Antitumor agents. 1771. Design, syntheses, and biological evaluation of novel etoposide analogs bearing pyrrolecarboxamidino group as DNA topoisomerase II inhibitors

Novel water-soluble 4β-amino-4′-O-demethylepipodophyllotoxin derivatives (6–12), designed to enhance minor groove binding ability, were synthesized and screened against NCIʹs in vitro disease-oriented human tumor cells. Among them, 4′-O-demethyl-4β-[N-(1 -methyl-4 -nitro-pyrrole-2 -carbonyl)-4″-aminoanilino]-4-desoxypodophyllotoxin (10) and its HCl salt (11) were found to exhibit potent cytotoxic activities (average log GI50 = −6.91, −7.00, and −5.01 for 10, 11, and etoposide, respectively).

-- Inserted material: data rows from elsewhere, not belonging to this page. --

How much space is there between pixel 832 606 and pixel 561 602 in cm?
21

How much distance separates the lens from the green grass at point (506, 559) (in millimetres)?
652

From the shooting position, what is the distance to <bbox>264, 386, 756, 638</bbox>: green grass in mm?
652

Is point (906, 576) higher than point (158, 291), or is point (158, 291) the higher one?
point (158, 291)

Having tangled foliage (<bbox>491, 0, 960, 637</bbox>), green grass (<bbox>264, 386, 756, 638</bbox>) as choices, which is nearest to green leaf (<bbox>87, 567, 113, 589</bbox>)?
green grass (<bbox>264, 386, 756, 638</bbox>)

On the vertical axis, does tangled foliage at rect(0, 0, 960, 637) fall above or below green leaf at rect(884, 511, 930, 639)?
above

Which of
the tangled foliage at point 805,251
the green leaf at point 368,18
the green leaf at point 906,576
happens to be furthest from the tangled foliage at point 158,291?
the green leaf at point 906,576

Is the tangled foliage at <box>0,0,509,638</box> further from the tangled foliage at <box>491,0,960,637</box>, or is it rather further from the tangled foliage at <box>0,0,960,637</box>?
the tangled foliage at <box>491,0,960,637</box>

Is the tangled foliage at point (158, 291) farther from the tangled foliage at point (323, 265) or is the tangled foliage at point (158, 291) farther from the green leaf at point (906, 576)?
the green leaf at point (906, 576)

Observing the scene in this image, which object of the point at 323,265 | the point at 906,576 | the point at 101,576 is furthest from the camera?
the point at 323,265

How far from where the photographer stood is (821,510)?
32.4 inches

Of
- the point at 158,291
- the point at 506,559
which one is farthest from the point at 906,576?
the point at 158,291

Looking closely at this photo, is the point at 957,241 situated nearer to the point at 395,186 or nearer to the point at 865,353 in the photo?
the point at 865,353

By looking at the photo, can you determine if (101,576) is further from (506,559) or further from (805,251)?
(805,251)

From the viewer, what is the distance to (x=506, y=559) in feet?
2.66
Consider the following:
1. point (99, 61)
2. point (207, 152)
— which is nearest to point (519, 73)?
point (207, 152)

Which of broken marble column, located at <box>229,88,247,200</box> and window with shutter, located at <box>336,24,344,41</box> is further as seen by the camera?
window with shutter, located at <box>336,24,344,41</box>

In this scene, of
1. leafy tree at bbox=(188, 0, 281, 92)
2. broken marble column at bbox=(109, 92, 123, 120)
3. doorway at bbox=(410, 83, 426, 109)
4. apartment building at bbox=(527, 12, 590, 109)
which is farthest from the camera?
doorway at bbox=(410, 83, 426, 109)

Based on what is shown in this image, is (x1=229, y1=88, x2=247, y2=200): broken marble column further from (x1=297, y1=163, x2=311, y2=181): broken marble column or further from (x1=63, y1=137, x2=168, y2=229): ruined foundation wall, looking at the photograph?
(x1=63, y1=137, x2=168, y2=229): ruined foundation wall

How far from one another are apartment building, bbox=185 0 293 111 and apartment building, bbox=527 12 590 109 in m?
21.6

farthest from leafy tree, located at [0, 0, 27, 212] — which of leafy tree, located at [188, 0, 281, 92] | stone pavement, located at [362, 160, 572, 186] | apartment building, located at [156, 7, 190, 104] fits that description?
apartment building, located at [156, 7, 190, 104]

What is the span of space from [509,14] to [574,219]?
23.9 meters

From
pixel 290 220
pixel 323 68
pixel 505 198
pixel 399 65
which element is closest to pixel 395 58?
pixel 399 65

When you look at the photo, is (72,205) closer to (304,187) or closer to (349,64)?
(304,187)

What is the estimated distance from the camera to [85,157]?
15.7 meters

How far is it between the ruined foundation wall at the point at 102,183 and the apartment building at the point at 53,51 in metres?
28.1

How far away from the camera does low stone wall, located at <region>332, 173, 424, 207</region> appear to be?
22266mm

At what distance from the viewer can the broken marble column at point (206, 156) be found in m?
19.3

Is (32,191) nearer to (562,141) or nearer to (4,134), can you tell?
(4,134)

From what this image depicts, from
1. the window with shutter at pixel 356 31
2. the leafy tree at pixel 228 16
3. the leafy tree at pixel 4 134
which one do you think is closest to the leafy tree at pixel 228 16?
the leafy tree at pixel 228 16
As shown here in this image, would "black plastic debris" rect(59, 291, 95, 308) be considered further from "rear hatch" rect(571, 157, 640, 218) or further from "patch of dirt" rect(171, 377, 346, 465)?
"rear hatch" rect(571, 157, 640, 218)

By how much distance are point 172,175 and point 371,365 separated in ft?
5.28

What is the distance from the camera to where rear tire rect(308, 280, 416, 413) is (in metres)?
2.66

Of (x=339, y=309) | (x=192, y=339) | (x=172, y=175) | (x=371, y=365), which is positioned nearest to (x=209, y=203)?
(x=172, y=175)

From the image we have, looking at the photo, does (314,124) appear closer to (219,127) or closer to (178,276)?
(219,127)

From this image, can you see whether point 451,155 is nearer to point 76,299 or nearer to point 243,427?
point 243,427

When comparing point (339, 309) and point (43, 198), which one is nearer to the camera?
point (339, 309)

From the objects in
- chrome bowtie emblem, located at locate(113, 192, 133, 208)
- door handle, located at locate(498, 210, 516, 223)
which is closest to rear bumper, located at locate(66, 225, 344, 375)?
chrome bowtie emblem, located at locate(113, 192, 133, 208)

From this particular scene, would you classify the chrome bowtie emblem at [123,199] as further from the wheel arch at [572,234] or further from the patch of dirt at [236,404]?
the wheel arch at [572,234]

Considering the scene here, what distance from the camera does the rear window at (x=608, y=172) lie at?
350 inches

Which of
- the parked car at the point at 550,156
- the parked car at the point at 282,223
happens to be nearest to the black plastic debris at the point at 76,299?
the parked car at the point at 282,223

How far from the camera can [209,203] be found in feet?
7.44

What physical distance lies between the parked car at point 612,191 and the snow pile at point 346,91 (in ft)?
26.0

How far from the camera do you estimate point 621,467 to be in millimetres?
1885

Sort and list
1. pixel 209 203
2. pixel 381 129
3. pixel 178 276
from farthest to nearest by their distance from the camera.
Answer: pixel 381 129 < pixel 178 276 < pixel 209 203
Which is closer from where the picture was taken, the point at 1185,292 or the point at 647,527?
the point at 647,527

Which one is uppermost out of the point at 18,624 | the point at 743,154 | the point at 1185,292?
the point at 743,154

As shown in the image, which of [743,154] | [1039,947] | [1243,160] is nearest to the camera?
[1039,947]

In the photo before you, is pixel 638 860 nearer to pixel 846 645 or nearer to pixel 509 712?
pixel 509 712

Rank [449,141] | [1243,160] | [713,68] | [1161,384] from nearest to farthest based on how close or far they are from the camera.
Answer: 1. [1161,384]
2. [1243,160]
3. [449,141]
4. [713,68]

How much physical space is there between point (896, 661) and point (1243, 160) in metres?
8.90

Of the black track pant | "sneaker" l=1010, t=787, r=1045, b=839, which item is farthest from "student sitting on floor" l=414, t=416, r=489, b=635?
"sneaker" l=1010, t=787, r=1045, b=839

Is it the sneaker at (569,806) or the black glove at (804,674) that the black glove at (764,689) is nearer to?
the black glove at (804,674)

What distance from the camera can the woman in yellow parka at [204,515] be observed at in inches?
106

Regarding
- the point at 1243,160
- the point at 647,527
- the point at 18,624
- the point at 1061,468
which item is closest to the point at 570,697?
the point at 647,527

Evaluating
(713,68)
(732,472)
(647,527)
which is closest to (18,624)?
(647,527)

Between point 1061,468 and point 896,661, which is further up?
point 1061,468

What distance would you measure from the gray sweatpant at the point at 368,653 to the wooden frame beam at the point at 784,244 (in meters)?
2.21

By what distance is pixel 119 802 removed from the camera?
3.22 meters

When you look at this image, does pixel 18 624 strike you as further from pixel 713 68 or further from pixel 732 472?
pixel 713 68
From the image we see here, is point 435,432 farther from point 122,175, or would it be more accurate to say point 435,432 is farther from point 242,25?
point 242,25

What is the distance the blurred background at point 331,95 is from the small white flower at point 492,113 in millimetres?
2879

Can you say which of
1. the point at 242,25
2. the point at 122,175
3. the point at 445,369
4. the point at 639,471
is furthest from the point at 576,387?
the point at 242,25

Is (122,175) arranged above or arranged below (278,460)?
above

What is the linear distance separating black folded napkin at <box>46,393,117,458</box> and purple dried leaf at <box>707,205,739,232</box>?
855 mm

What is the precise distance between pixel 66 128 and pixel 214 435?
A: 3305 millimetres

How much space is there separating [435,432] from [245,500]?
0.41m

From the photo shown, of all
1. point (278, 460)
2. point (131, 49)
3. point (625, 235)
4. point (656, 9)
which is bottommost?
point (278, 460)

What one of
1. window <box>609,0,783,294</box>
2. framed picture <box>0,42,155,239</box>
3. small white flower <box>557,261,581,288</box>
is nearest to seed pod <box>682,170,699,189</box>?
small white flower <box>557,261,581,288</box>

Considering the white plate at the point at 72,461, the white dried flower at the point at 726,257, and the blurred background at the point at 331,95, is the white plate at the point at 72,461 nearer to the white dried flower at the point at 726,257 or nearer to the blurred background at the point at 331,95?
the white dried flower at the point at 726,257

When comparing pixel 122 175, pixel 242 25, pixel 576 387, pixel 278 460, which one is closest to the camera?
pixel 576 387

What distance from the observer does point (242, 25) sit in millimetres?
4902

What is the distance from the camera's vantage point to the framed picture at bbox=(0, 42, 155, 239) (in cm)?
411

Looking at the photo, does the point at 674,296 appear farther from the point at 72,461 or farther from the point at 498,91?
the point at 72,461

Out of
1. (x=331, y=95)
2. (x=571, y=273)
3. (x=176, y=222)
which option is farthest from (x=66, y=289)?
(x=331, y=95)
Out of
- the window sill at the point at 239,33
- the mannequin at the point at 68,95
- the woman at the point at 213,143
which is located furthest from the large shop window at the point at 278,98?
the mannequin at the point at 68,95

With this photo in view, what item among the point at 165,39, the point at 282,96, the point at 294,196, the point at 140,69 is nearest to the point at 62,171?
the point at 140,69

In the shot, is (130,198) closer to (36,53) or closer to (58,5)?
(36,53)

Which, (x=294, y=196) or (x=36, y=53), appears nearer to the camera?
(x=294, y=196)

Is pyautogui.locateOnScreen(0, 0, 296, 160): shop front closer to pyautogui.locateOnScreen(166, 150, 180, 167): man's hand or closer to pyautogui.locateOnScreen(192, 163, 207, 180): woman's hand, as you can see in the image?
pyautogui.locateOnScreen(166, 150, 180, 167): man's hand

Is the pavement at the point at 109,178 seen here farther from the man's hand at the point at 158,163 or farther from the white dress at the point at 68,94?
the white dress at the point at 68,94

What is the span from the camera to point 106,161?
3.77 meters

Compounds 10 and 12 were further tested for their inhibitory activities against DNA topoisomerase II. Compound 10 again exhibited a superior activity profile compared to that of etoposide, displaying increased cytotoxicity against KB and KB-7d cells (ID50/LD50 = 0.04/0.15 and 0.2/0.25 for KB and KB-7d cells, respectively), topoisomerase II inhibitory activity (12.5 μM), and cellular protein DNA complex formation (225%).